▶ _Given task_: Repeat word for word the stretch of the forum post on error definition from "it will dutifully" through "a black box.".

▶ _Document_:
►

Re: Error definition

> My view? It is an error.
> The input.txt file is 'in error'
> Hopefully the author of the processor will say @line 25 etc.

One reason we’re struggling with this topic is, perhaps, that we have
differing views about how a processor might be built.

Let’s look at what a Java compiler does, as a concrete example.
If you feed this program into a Java compiler:

package com.nwalsh;

public class MyProgram {
    public static void main(String[] args) {
        System.out.println("Hello, world")
    }
}

it will dutifully report

/tmp/com/nwalsh/MyProgram.java:5: error: ';' expected
        System.out.println("Hello, world")
                                          ^

This, I assume, would satisfy Dave’s view that the program is “in
error”.

But there’s more going on here than just what the user sees viewing the
entire compiler as a black box.

Internally, there’s some code for reading files off disk. If that code
failed, if the file didn’t exist or had permissions that prevented the
process from reading it, that would be an exceptional circumstance. The
code would be unable to fuction and an error would be raised.

◄

▶ _Record excerpts_:
►

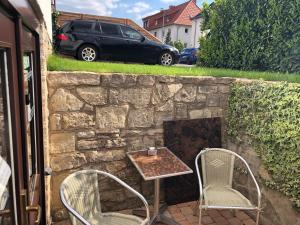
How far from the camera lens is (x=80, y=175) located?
2.66 metres

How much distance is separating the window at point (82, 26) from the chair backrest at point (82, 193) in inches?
242

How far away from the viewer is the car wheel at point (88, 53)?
25.4ft

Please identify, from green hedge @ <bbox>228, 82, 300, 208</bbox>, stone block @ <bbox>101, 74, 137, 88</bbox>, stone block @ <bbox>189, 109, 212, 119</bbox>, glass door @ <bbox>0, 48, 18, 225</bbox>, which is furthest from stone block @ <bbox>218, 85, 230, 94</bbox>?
glass door @ <bbox>0, 48, 18, 225</bbox>

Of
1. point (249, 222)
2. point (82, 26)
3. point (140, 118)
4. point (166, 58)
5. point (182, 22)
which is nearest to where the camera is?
point (249, 222)

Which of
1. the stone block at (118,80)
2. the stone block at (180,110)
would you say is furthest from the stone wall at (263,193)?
the stone block at (118,80)

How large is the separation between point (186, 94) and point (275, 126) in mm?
1239

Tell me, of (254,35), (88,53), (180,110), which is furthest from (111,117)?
(88,53)

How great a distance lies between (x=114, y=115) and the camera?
3.45 meters

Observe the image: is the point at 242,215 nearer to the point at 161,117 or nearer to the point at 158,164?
Result: the point at 158,164

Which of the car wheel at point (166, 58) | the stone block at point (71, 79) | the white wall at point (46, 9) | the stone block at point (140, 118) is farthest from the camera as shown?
the car wheel at point (166, 58)

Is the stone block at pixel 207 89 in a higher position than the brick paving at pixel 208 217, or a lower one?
higher

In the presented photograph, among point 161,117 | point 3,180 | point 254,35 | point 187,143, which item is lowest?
point 187,143

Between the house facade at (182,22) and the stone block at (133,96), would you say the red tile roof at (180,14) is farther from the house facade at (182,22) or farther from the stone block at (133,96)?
the stone block at (133,96)

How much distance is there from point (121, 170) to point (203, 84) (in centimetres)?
169
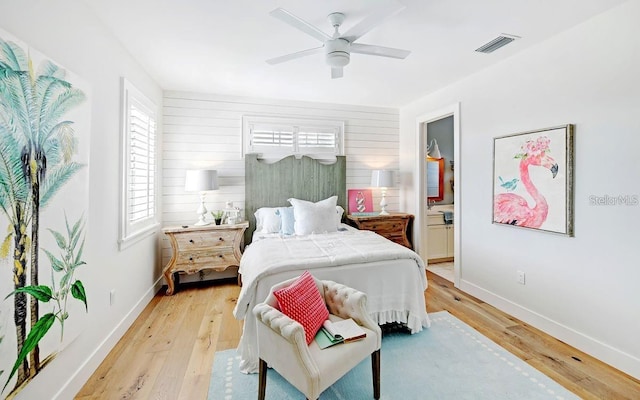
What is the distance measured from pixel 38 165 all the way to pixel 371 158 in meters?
4.01

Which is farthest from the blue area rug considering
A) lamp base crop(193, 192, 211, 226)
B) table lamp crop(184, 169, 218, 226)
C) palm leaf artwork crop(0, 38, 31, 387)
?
table lamp crop(184, 169, 218, 226)

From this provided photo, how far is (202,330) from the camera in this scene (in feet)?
8.70

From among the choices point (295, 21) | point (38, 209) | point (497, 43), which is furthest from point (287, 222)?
point (497, 43)

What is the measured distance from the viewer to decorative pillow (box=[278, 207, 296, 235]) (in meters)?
3.58

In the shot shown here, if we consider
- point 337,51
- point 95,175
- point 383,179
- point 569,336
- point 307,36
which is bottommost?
point 569,336

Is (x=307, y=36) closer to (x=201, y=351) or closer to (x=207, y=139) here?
(x=207, y=139)

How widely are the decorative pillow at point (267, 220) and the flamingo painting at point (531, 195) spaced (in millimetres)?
2560

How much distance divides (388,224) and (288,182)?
5.29 ft

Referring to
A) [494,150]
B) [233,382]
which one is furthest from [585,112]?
[233,382]

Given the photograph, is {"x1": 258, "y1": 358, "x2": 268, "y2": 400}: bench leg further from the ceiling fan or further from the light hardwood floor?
the ceiling fan

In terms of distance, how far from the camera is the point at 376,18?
71.7 inches

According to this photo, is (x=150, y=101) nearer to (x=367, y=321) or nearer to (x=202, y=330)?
(x=202, y=330)

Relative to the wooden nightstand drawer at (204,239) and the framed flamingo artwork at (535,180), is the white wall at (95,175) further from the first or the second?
the framed flamingo artwork at (535,180)

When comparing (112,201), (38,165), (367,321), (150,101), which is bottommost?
(367,321)
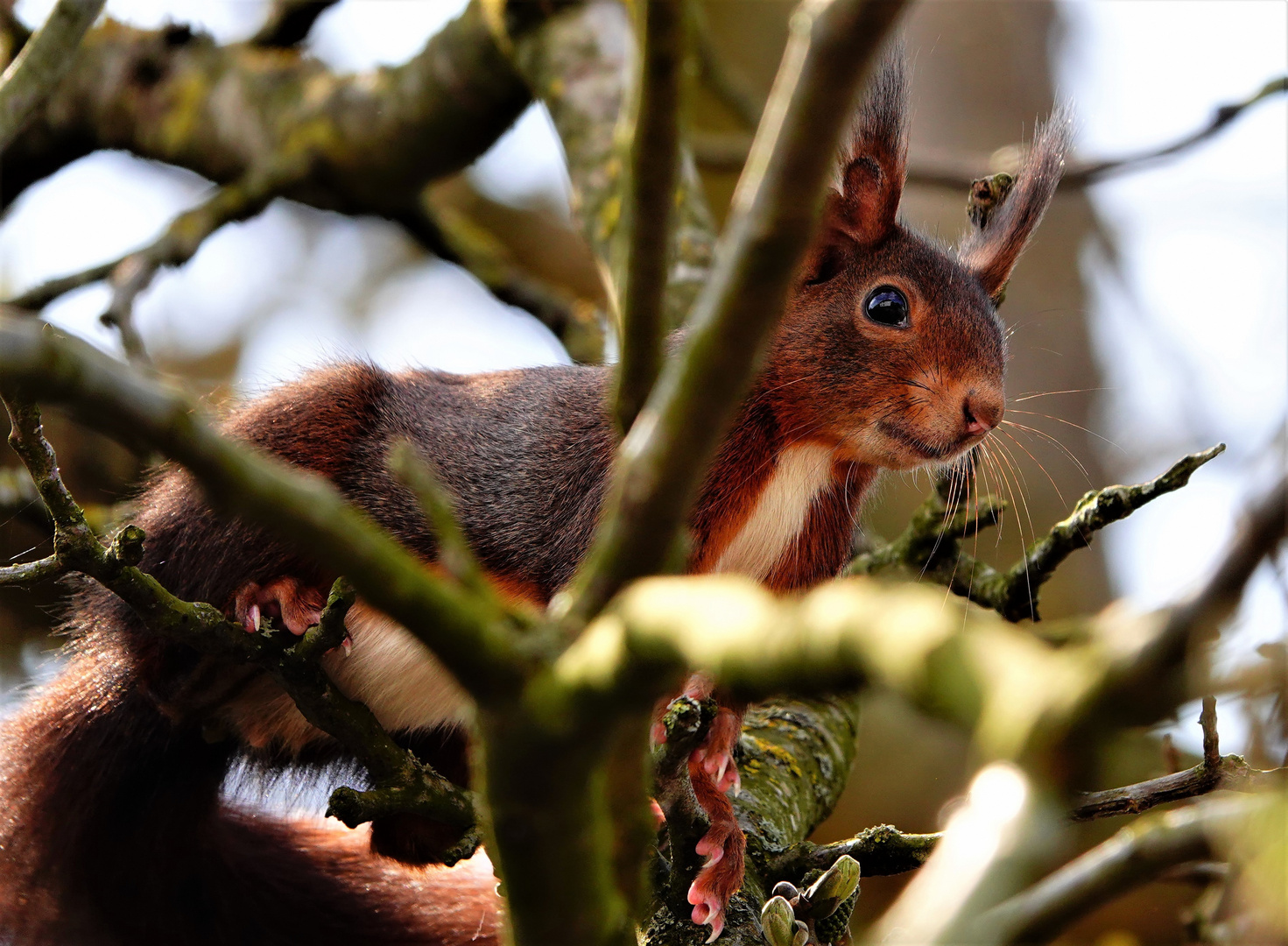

◄

▶ _Written answer_:
it will dutifully report

/tmp/com/nwalsh/MyProgram.java:5: error: ';' expected
        System.out.println("Hello, world")
                                          ^

This, I assume, would satisfy Dave’s view that the program is “in
error”.

But there’s more going on here than just what the user sees viewing the
entire compiler as a black box.